*你的任务*: 根据下面关于杭州城市大脑的文字节选,说明王坚为什么把这一设想取名为“城市大脑”。

*文字节选*:
* * *

6月6日,安徽省委书记李锦斌与马云公益基金会创始人马云和阿里巴巴集团、蚂蚁金服集团有关负责人举行工作会谈。双方将建立定期协商联席机制,在智能制造、工业互联网、区块链、电子商务、跨境贸易、智慧旅游等行业加强深度合作,更好助力数字江淮建设。其中,推进数字江淮建设,一项重要内容便是城市大脑建设,吹响了安徽数字“智”理的号角。

当双方的思想碰撞激荡庐州时,400公里之外的杭州,阿里一手缔造的城市大脑,正在上演着城市有序运行的一幕幕。作为城市大脑的诞生地,杭州创造了智慧城市建设的“杭州模式”,也引发了以城市大脑为代表的新一轮“智”理建设热潮。“现在全国宣布要做‘城市大脑’的大概有500多个城市,几乎涵盖了所有副省级以上城市和地级市。”中科院上海高等研究院研究员封松林说。

城市大脑究竟是个什么样的“大脑”?到底有什么魔力,会让城市如此偏爱?

进入算力时代

风起于青萍之末。谁也未曾想到,杭州城市大脑起源马云的一次“堵车”。

2012年12月,“2012中国民营企业峰会”在杭州召开,原本上午9时开始的会议,因马云迟到而推迟了几分钟。

造成马云迟到的原因正是杭州交通拥堵。彼时,杭州交通拥堵程度排名全国前3,是有名的“堵城”。马云找到了时任阿里巴巴集团CTO、阿里云总裁王坚,寻求破题的方向。“城区既有的道路规划已基本定型,能不能从技术角度解决杭州拥堵?”

2016年4月,王坚提出城市大脑设想。为什么取名城市大脑?

王坚经过了一番深思才得出了答案。“城市进化到今天,需要有它自己的智能。这个大脑是城市的大脑,不是把人的大脑安到一个城市里面去,应该把城市真的当成一个生命体来看待,只不过这个生命体,是有那么多人共同来组织的,所以当时就有了城市大脑这个名字。”

从一开始,王坚便赋予了城市“会思考”的使命,“思考”的核心是数据。“杭州注册的车有250万辆,但正常情况下的某一时刻,道路上只有20万辆车,最堵的时候其实也只有30万辆。”在王坚看来,解决交通顽疾的关键不是250万辆车,而是“多出来的10万辆”。

杭州率先在萧山区市心路试点,投用交通模块,计算道路监控、红绿灯等设施每天产生的海量数据,得出实时的交通优化方案,智能调节红绿灯,车辆通行速度平均提升了3%至5%,最高达11%。

“治堵”上的初战告捷,让杭州城市大脑建设走上了“快车道”。2017年10月,城市大脑1.0版本发布,试点范围进一步扩大,杭州拥堵下降到全国第57位。同年11月,城市大脑入选“国家新一代人工智能开放创新平台”名单,在改善城市交通治理方面的显著成效得到国家认可。

* * *

*所给数据*:
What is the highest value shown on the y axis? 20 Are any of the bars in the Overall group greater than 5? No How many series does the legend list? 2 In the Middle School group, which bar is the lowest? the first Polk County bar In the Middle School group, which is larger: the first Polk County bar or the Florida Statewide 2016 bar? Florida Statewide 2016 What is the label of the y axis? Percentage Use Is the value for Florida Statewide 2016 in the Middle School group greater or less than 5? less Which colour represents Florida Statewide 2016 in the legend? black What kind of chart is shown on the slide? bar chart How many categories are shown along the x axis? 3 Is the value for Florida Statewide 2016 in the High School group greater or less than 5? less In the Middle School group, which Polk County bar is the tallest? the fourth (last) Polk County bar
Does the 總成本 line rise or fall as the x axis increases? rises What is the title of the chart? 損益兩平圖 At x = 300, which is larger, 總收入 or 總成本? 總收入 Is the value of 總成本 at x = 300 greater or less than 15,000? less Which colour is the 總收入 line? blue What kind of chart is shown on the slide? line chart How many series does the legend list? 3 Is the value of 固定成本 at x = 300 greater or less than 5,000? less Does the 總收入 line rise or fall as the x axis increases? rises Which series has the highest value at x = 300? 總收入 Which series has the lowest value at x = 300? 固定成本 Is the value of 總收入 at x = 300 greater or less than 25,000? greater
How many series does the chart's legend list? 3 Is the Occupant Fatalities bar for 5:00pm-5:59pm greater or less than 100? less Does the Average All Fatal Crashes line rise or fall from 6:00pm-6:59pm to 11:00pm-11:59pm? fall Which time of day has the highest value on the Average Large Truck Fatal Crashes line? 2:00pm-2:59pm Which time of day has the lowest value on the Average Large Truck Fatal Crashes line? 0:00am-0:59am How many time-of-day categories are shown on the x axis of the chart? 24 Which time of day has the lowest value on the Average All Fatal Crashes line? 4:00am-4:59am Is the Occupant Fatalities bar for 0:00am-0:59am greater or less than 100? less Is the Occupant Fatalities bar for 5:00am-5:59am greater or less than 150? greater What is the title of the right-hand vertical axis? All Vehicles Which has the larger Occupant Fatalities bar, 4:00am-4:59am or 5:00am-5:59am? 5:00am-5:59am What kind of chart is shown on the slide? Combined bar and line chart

* * *

*参考解答*: 王坚认为,城市进化到今天,需要有自己的智能。这个大脑属于城市本身,而不是把人的大脑安进城市。他主张把城市当成一个由许多人共同组织的生命体来看待,因此起名“城市大脑”。